▶ _Apply what you read_
1. Reproduce a passage of the article below on the handcuffed Miami boy, everything from "Florida state law" down to "seek outside help.".
2. Decide whether each statement agrees with the article below on the handcuffed Miami boy, answering yes or no and quoting the deciding words: (a) The teacher who is pressing charges says she was knocked to the ground. (b) The boy's 10-day suspension last November followed a fight with a classmate. (c) Jackie Calzadilla speaks for the Miami-Dade police department.

▶ _Given text_
For the past few years, law enforcement officers in the U.S. have been dogged by troubling allegations. Liberal activists claim that police abuse is common, that innocent people are often manhandled by overly-aggressive cops. A Florida mother added her cries to the litany of complaints last week after her 7-year-old son was filmed being led away in handcuffs.
Mercy Alvarez was forced to watch as her son was dragged out of school by a uniformed Miami-Dade police officer. “Do not worry, my love,” she told the frightened boy.
Alvarez’s concern is natural, but her discomfort doesn’t mean that the officer should be castigated. In the post- Black Lives Matter world, people often seem to forget that police officers have difficult jobs. The Miami officer didn’t handcuff a child because he gets a kick out of making children cry, he did it because he was called to the school. Alvarez’s son allegedly attacked a teacher.
The child was brought not the police station, but the Nicklaus Children’s Hospital for a psychiatric evaluation.
“Due to a great concern for the student and to ensure his safety and that of those around him, he was restricted according to the Baker Act and transported to the hospital to be evaluated,” said Jackie Calzadilla, a spokesperson for the school district.
The school claims that the child became unruly during lunchtime. A teacher tried to discipline him, resulting in him punching and shoving the teacher. The school says that the little boy continued to fight after he was restrained, and administrators had no choice but to call the police.
“This is police abuse; a whim of the officer, because my son was calm when they came to look for him,” Alvarez complained. “The principal, the counselor, and two other people tried to prevent that action and the officer took the child anyway.”
Police interactions with children are inherently controversial. Some people believe that force should never be used with underage suspects, that violent children should be allowed to exert themselves physically without fear of repercussions.
However, that point of the view ignores the harm that the boy caused. The unnamed teacher, who is pressing charges against the student, says that she was knocked to the ground during the ordeal. She claims to have been as frightened as he was by what happened. Her injuries aren’t lessened because they were inflicted by a child.
Florida state law dictates that if a misbehaving minor meets certain behavioral criteria, officers are legally required to detain the child and submit him for a psychiatric evaluation.
According to the Daily Mail: “The boy has had a history of disciplinary problems. Last November, he was suspended for 10 days after he threw a tantrum, according to school officials. His parents say that the reason for his misbehavior is that he was being bullied at school.”
School discipline is a touchy subject. However, it’s hard to argue that Alvarez’s son was treated unfairly if you trust the account given by the school and the police department. Educators aren’t trained to deal with violent students. If a child becomes too unruly to be restrained, schools have no choice but to seek outside help.

Entries taken from a collection:
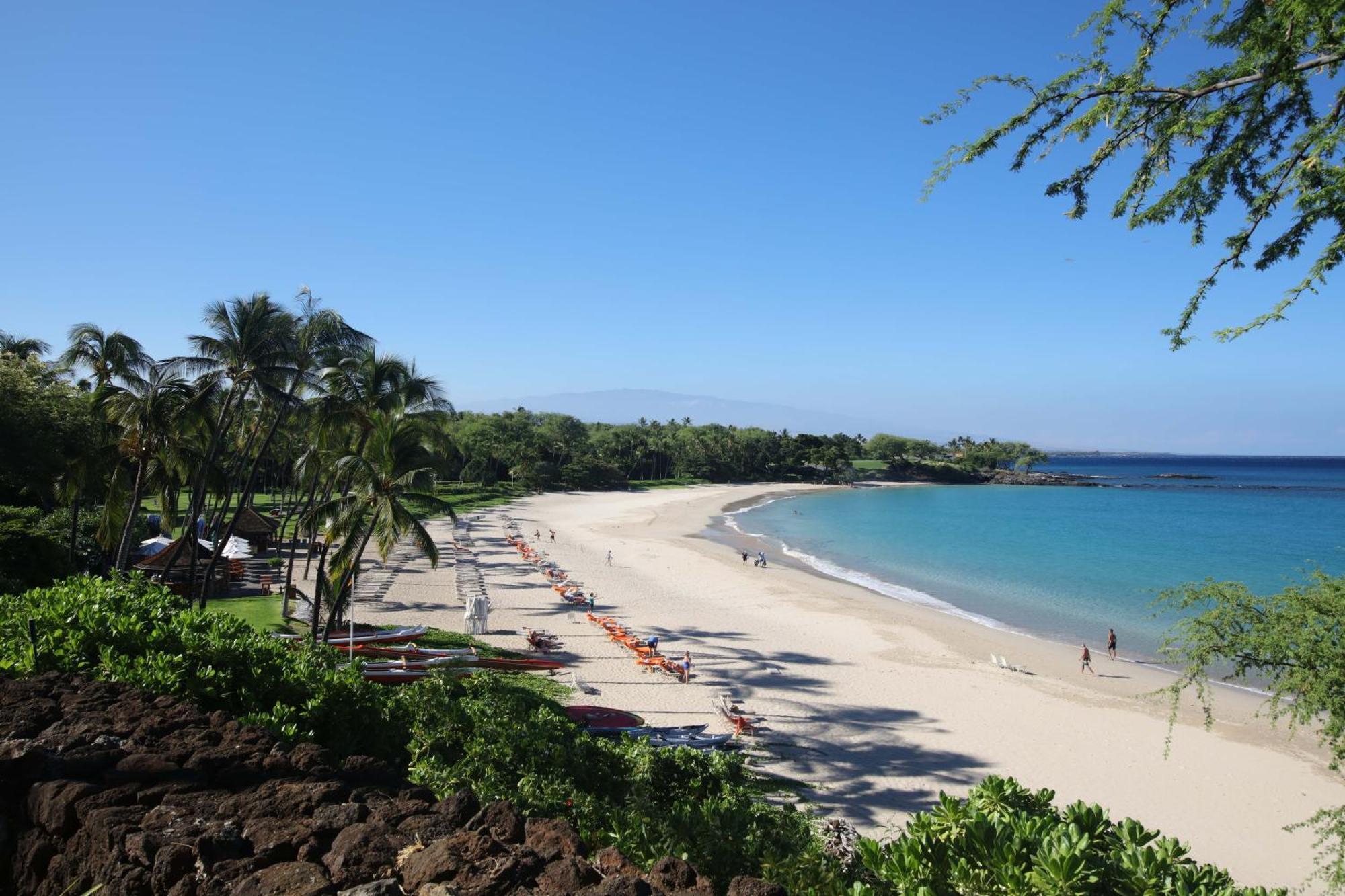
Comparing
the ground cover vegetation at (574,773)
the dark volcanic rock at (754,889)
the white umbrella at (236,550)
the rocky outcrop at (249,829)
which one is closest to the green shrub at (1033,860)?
the ground cover vegetation at (574,773)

▶ _Numbered answers_
1.
Florida state law dictates that if a misbehaving minor meets certain behavioral criteria, officers are legally required to detain the child and submit him for a psychiatric evaluation.
According to the Daily Mail: “The boy has had a history of disciplinary problems. Last November, he was suspended for 10 days after he threw a tantrum, according to school officials. His parents say that the reason for his misbehavior is that he was being bullied at school.”
School discipline is a touchy subject. However, it’s hard to argue that Alvarez’s son was treated unfairly if you trust the account given by the school and the police department. Educators aren’t trained to deal with violent students. If a child becomes too unruly to be restrained, schools have no choice but to seek outside help.

2.
(a) Yes: "says that she was knocked to the ground during the ordeal"
(b) No: "he was suspended for 10 days after he threw a tantrum"
(c) No: "a spokesperson for the school district"